/astronomer

A tool to detect illegitimate stars from bot accounts on GitHub projects

Primary LanguageGoMIT LicenseMIT

Astronomer

Astronomer is a tool that fetches data from every GitHub user who starred a common repository and computes how likely it is that those users are real humans. The goal of Astronomer is to detect illegitimate GitHub stars from bot accounts, which could be used to artificially increase the popularity of an open source project.

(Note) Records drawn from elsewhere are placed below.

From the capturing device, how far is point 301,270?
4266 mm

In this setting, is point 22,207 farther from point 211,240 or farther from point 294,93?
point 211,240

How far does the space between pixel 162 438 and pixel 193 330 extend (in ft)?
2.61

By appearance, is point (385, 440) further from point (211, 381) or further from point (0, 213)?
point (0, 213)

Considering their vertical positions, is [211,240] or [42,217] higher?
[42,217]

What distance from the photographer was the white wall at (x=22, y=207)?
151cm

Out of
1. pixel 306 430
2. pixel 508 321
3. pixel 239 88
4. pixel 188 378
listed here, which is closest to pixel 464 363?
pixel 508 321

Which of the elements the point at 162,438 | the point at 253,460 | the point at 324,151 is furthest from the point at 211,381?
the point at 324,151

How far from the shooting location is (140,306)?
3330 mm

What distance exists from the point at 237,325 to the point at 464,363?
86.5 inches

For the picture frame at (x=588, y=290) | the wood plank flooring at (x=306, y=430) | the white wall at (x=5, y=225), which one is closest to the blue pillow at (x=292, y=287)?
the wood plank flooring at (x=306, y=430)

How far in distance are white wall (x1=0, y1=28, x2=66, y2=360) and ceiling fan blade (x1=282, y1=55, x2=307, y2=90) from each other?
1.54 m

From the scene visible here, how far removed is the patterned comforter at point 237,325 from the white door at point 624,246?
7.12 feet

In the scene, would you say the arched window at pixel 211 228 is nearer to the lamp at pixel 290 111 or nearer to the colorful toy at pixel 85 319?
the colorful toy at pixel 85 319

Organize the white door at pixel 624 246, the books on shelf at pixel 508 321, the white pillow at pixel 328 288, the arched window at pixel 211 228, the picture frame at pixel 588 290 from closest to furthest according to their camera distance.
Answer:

It comes together with Astrolab, a server which collects trust reports generated by Astronomer, and generates GitHub badges to let you prove your community's authenticity.

Trust algorithm

Trust is computed based on many different factors:

  • The average amount of lifetime contributions among stargazers
  • The average amount of private contributions
  • The average amount of public created issues
  • The average amount of public authored commits
  • The average amount of public opened pull requests
  • The average amount of public code reviews
  • The average weighted contribution score (weighted by making older contributions more trustworthy)
  • Every 5th percentile, from 5 to 95, of the weighted contribution score
  • The average account age, older is more trustworthy

How to use it

In order to use Astronomer, you'll need a GitHub token with repo read rights. You can generate one in your GitHub Settings > Developer settings > Personal Access Tokens. Make sure to keep this token secret.

Docker image

Run the astronomer docker image like such:

docker run --rm -t -e GITHUB_TOKEN=$TOKEN -v "/path/to/cache:/data" ullaakut/astronomer repositoryOwner/repositoryName
  • The -t flag allows you to get a colored output. You can remove it from the command line if you don't care about this.
  • The -e GITHUB_TOKEN=<your_token> option is mandatory. The GitHub API won't authorize any requests without it.
  • The -v "/path/to/your/cache/folder:/data/" option can be used to cache the responses from the GitHub API on your machine. This means that the next time you run a scan, Astronomer will simply update its cache with the new stargazers since your last scan, and compute the trust levels again. It is highly recommended to use cache if you plan on scanning popular repositories (more than 1000 stars) more than once.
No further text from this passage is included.